2 thoughts on “Why Paleo? Why now?

  1. crossja says:

    How do you feel about Mark’s Daily Apple? http://www.marksdailyapple.com/
    I landed there after a search on “paleo endurance training” and read lots of interesting stuff. I’m curious about the best paleo recovery foods after hard workouts and long runs. It was interesting to read that long runs are apparently “anti paleo,” or at least anti primal. And then I wondered where ultra Emily landed in all that….

    • ultrgrl says:

      First, yes I have read Mark’s daily apple from time to time. He has a wonderful blog with some awesome ideas. The man is great at answering the “but, how do I…?” Here’s sort of my take so far on paleo and long runs, having just run a VERY long run.

      Everything in Moderation
      Overdoing anything can be bad. Too much training, too much eating, too much down time, etc. Paleo is no different. If you find that your diet isn’t giving you enough “oomph” when you go out for those runs, try adding little bits of energy before hand in the form of, well whatever works for you. I still won’t eat pasta for a traditional “carbo-loading” dinner, but I did have mashed potatoes and rice with my steamed broccoli and roasted chicken the night before Rocky Raccoon. We were out of town and sweet potatoes were not on the menu so I had to improvise and eat mashed potatoes. Not as healthy as a sweet potato but it was preferable to going overboard and not eating the carbs at all. Then during the race, there were a few options – bananas, oranges, pickles, raisins and white potatoes which is standard ultra fare. I had brought Lara bars and agave GU (more on that later) along with paleo friendly jerky. So I was able to eat tat for a while. However, after 10 or 12 hours of running, my body started wanting potato chips and gummi bears. Again, what the body wants, the body gets. I also am a firm believer in drinking Gatorade and soda when I’m running for that long. I couldn’t bring coconut water and running for hours on only water well, it isn’t easy! And I haven’t trained enough to do that so on race day, it’s not the time to suddenly try out the paleo plan.

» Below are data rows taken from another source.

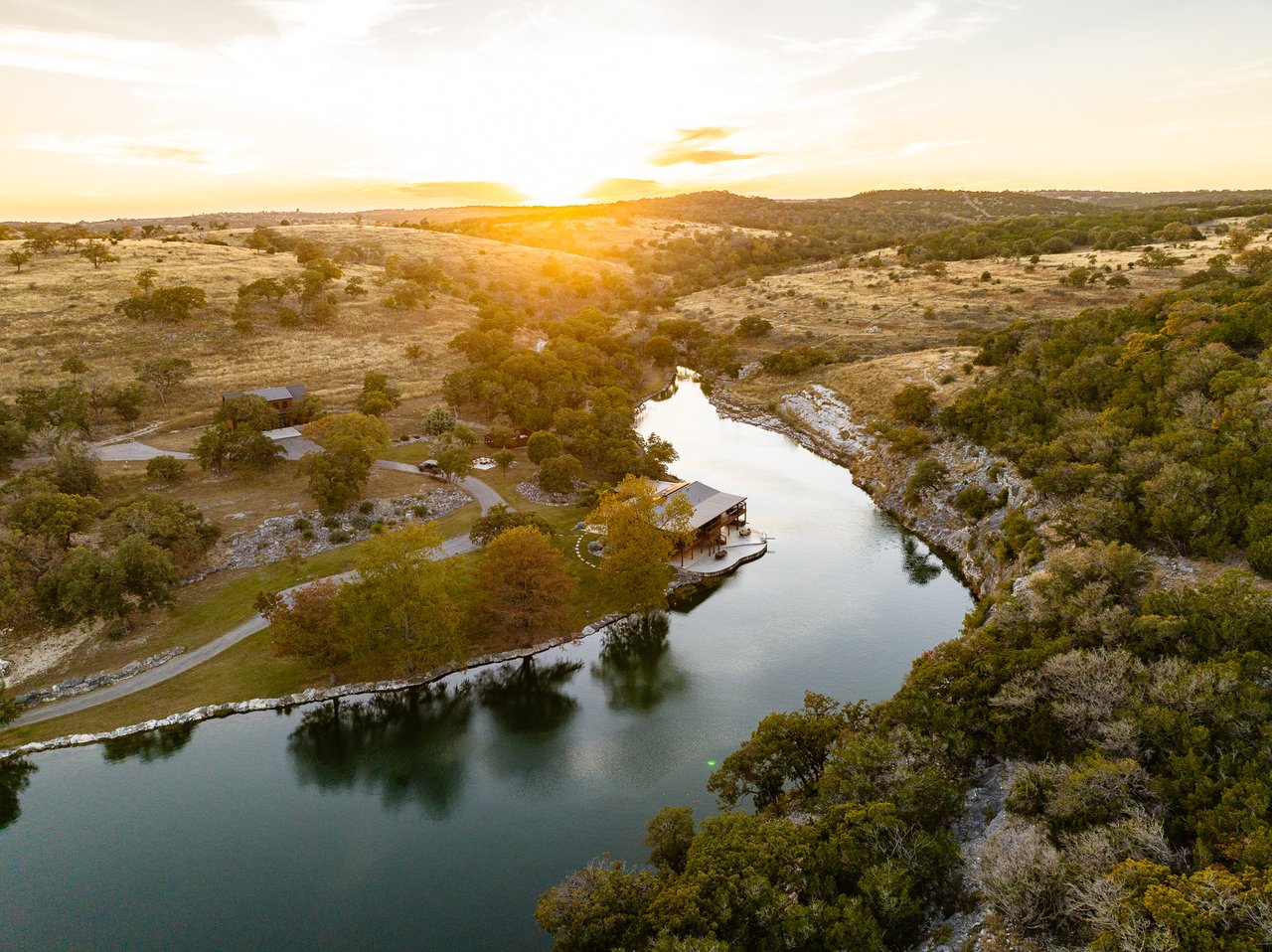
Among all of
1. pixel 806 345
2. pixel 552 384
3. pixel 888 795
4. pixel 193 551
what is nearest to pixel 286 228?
pixel 552 384

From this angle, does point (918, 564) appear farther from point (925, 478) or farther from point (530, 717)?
point (530, 717)

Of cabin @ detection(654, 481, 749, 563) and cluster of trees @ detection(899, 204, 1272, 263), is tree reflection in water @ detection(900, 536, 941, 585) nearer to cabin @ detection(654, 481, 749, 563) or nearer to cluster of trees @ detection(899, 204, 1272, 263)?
cabin @ detection(654, 481, 749, 563)

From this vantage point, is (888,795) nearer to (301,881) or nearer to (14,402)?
(301,881)

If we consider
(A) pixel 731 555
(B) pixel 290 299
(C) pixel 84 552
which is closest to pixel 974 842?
(A) pixel 731 555

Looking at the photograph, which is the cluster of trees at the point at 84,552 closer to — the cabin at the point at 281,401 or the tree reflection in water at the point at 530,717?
the cabin at the point at 281,401

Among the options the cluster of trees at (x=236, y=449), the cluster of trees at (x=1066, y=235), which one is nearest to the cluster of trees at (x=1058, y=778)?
the cluster of trees at (x=236, y=449)

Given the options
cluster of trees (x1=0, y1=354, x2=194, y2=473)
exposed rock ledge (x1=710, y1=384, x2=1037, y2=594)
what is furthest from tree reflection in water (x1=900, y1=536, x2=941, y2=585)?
cluster of trees (x1=0, y1=354, x2=194, y2=473)

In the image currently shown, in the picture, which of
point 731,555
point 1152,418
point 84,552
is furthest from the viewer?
point 731,555
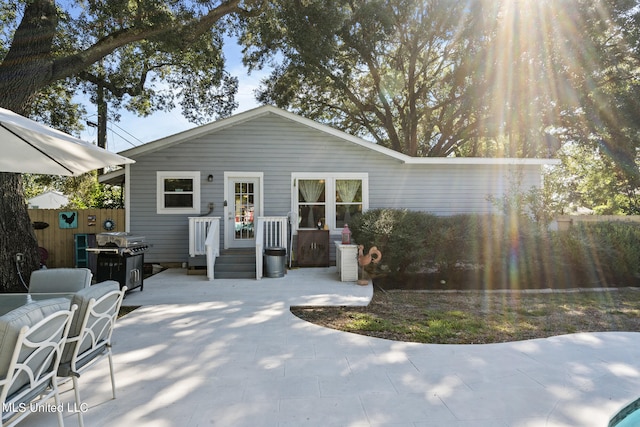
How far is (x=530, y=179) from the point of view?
9.20 meters

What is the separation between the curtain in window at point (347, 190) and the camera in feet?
29.8

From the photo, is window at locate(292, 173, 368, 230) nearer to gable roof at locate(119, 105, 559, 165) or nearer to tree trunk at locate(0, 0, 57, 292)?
gable roof at locate(119, 105, 559, 165)

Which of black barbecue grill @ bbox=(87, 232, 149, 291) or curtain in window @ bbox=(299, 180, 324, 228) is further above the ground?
curtain in window @ bbox=(299, 180, 324, 228)

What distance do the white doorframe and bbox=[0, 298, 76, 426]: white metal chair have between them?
6.73m

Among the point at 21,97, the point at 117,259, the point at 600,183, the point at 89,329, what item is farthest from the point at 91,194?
the point at 600,183

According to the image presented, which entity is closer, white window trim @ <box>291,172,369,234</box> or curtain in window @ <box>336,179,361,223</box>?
white window trim @ <box>291,172,369,234</box>

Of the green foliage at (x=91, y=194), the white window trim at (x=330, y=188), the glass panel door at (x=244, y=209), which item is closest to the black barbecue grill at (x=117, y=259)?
the glass panel door at (x=244, y=209)

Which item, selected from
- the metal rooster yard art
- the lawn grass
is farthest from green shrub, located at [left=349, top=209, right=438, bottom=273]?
the lawn grass

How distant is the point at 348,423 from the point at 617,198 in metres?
22.6

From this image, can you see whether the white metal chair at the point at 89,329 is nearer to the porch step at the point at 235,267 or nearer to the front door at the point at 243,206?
the porch step at the point at 235,267

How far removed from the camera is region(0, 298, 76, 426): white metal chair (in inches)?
61.1

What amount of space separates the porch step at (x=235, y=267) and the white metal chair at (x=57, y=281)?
13.6 feet

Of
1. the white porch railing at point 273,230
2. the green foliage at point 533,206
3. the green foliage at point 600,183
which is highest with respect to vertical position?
the green foliage at point 600,183

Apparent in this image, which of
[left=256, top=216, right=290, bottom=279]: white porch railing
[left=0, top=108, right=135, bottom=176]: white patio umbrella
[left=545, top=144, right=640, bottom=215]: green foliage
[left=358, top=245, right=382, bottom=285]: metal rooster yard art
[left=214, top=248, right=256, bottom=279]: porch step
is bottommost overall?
[left=214, top=248, right=256, bottom=279]: porch step
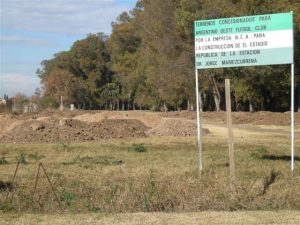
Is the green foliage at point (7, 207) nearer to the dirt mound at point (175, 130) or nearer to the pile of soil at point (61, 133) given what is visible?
the pile of soil at point (61, 133)

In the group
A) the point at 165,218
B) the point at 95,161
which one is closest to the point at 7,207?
the point at 165,218

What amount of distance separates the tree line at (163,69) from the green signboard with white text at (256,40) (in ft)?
94.4

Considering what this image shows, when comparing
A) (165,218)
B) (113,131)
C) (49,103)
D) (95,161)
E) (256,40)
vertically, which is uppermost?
(256,40)

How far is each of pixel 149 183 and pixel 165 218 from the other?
3316 mm

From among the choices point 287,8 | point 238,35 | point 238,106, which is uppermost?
point 287,8

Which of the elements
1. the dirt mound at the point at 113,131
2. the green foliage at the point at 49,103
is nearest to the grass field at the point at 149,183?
the dirt mound at the point at 113,131

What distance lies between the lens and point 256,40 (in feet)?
45.1

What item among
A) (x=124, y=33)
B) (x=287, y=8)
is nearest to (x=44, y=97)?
(x=124, y=33)

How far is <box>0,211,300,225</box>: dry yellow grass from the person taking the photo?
8367 mm

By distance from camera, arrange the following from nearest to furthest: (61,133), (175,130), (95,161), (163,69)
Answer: (95,161), (61,133), (175,130), (163,69)

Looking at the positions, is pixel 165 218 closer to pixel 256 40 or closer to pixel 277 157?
pixel 256 40

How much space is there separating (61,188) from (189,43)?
157ft

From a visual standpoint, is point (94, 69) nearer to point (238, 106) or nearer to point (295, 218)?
point (238, 106)

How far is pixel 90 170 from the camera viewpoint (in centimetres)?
1673
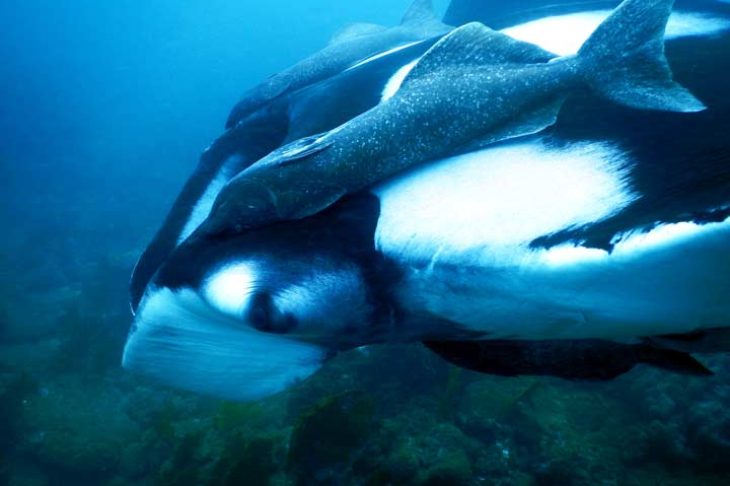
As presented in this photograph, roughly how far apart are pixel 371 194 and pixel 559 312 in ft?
2.41

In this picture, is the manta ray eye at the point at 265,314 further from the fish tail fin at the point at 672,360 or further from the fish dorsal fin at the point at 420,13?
the fish dorsal fin at the point at 420,13

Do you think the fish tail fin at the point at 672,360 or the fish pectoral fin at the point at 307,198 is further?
the fish tail fin at the point at 672,360

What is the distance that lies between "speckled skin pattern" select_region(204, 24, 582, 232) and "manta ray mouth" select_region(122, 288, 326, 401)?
0.33 meters

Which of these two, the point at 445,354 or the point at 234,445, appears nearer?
the point at 445,354

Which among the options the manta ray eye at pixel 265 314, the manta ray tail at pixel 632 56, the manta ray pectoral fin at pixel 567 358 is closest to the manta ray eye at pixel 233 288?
the manta ray eye at pixel 265 314

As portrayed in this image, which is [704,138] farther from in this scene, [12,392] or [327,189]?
[12,392]

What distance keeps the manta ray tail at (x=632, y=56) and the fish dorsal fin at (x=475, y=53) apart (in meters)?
0.24

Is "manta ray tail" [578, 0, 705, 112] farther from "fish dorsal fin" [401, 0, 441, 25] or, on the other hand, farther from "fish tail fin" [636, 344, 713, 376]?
"fish dorsal fin" [401, 0, 441, 25]

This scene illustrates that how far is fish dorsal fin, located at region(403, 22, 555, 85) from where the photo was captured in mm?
1945

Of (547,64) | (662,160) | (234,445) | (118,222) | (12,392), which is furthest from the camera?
(118,222)

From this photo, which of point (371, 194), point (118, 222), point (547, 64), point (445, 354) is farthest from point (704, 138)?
point (118, 222)

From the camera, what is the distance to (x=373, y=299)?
152 centimetres

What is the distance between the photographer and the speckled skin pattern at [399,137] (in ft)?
5.36

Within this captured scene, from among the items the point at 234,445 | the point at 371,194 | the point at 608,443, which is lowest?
the point at 608,443
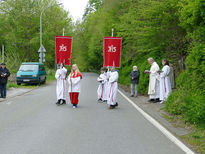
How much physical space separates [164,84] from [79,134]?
7.06 meters

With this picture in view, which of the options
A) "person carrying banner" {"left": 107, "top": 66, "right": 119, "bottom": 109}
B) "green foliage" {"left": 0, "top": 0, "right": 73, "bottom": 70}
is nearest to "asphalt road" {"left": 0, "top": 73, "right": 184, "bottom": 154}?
"person carrying banner" {"left": 107, "top": 66, "right": 119, "bottom": 109}

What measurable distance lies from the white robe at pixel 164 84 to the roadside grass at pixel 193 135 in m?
4.01

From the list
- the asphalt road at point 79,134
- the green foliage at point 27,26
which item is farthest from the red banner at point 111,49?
the green foliage at point 27,26

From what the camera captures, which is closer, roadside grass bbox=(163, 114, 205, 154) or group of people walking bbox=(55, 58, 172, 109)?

      Long slow runs are bad for you
      I’m going to go into this in a later post about training in general but POSE methodology says if you do a lot of long slow runs, not only will you only be good at long slow running, but you’ll increase your risk of injury and overuse. Traditional training techniques say that I need to have a long run every week leading up the marathon that culminates in a distance of 21-22 miles, otherwise, I don’t have “enough mileage”. Baloney. I just ran 75 miles with my longest training run being 16. Again, this isn’t the post to go into that but if you don’t need to spend 4 hours on a run, why spend 4 hours on a run?

      Ok, so sum it up
      So in a long and winded way, what I’m really saying is that we all have to find what works for us. I will agree that paleo isn’t conducive to multi hour runs (think anything beyond 10k) however, I also believe that once your body becomes accustomed to something, it learns to adapt and that by then putting in some of the old foods, you run the risk of upsetting its balance.

      The best thing to do is work paleo into your training for shorter runs, try to stay close to it in the days leading up to your long run/race, then making adjustments, small ones, as you need to.